● What to work on
The output is the lines below from the one with "Smärta som flerdimensionellt fenomen ... 3" through the one with "Genomförande ... 9", both included, printed exactly and with no other line.

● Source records
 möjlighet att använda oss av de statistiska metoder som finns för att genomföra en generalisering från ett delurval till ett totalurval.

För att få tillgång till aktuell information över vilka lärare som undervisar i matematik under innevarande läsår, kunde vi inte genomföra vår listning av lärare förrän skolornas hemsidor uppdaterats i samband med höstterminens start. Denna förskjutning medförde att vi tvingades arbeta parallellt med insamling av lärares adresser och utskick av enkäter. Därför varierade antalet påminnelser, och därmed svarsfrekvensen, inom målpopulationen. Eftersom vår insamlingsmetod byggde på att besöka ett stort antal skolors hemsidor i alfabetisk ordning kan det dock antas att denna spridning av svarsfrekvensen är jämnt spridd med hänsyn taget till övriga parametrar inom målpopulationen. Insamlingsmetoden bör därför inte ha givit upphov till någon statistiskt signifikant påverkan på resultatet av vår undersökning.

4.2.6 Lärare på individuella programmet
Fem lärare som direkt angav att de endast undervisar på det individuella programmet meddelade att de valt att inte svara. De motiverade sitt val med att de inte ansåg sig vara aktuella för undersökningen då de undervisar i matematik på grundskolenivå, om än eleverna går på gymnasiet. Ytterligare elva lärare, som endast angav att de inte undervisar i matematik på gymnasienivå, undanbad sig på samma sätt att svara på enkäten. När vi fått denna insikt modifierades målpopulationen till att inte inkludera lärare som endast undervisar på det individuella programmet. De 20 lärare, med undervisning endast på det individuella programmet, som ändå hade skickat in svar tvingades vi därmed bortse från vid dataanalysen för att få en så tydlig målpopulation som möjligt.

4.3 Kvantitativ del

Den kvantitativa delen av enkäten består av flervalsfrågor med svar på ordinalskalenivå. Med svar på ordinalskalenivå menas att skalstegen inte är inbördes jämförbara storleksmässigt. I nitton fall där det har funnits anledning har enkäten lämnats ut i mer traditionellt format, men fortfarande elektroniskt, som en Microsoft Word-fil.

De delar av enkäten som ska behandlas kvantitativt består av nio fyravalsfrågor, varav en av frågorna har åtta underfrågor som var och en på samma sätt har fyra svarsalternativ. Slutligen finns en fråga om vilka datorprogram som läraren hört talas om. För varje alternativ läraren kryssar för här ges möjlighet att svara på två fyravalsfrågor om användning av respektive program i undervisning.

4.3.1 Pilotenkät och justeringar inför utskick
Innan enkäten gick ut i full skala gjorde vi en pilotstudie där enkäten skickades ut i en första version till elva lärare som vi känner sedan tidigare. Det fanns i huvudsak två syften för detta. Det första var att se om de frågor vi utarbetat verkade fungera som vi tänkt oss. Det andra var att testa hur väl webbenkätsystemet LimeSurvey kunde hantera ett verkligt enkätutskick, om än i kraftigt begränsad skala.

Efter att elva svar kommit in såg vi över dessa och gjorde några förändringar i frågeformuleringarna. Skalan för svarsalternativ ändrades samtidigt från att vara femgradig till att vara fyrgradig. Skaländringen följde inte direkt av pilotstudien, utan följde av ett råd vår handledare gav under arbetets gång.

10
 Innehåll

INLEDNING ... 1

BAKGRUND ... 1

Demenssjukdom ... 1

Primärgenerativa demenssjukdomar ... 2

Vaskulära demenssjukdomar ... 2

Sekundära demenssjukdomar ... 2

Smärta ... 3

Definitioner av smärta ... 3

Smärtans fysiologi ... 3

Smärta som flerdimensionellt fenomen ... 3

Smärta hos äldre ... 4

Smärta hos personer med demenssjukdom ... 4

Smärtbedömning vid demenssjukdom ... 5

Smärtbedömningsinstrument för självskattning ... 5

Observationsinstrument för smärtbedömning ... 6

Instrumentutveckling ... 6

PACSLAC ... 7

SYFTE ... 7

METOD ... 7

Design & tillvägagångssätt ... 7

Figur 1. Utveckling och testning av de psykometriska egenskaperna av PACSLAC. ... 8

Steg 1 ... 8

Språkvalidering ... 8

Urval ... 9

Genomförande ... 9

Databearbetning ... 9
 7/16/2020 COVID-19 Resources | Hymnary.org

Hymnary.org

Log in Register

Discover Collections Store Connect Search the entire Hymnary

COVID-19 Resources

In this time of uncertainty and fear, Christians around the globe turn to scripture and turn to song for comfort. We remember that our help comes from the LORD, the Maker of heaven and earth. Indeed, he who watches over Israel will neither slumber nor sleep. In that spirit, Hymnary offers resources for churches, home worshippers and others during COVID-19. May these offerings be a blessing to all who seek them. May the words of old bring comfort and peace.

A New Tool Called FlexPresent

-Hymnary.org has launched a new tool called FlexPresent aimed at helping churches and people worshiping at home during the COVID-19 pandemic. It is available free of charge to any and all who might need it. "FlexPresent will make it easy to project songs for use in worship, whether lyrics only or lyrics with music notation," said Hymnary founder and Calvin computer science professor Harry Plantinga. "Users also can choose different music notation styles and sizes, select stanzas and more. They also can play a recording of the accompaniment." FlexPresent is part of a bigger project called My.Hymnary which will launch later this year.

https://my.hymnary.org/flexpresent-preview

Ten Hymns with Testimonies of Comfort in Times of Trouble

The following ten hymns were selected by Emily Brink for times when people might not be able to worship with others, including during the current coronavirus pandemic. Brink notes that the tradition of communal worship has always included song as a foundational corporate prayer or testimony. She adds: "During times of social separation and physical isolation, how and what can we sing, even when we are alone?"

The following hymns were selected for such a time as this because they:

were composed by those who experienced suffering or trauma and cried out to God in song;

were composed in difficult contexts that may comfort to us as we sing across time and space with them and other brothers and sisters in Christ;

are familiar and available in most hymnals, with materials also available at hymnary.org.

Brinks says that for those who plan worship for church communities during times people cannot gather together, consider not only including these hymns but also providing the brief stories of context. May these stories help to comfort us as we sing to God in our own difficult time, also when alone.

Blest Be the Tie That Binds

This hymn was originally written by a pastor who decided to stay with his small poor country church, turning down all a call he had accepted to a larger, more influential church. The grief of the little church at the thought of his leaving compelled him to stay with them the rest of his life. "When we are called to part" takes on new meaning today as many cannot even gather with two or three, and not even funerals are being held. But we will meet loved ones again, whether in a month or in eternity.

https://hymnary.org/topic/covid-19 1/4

● Solution to the exercise
Smärta som flerdimensionellt fenomen ... 3

Smärta hos äldre ... 4

Smärta hos personer med demenssjukdom ... 4

Smärtbedömning vid demenssjukdom ... 5

Smärtbedömningsinstrument för självskattning ... 5

Observationsinstrument för smärtbedömning ... 6

Instrumentutveckling ... 6

PACSLAC ... 7

SYFTE ... 7

METOD ... 7

Design & tillvägagångssätt ... 7

Figur 1. Utveckling och testning av de psykometriska egenskaperna av PACSLAC. ... 8

Steg 1 ... 8

Språkvalidering ... 8

Urval ... 9

Genomförande ... 9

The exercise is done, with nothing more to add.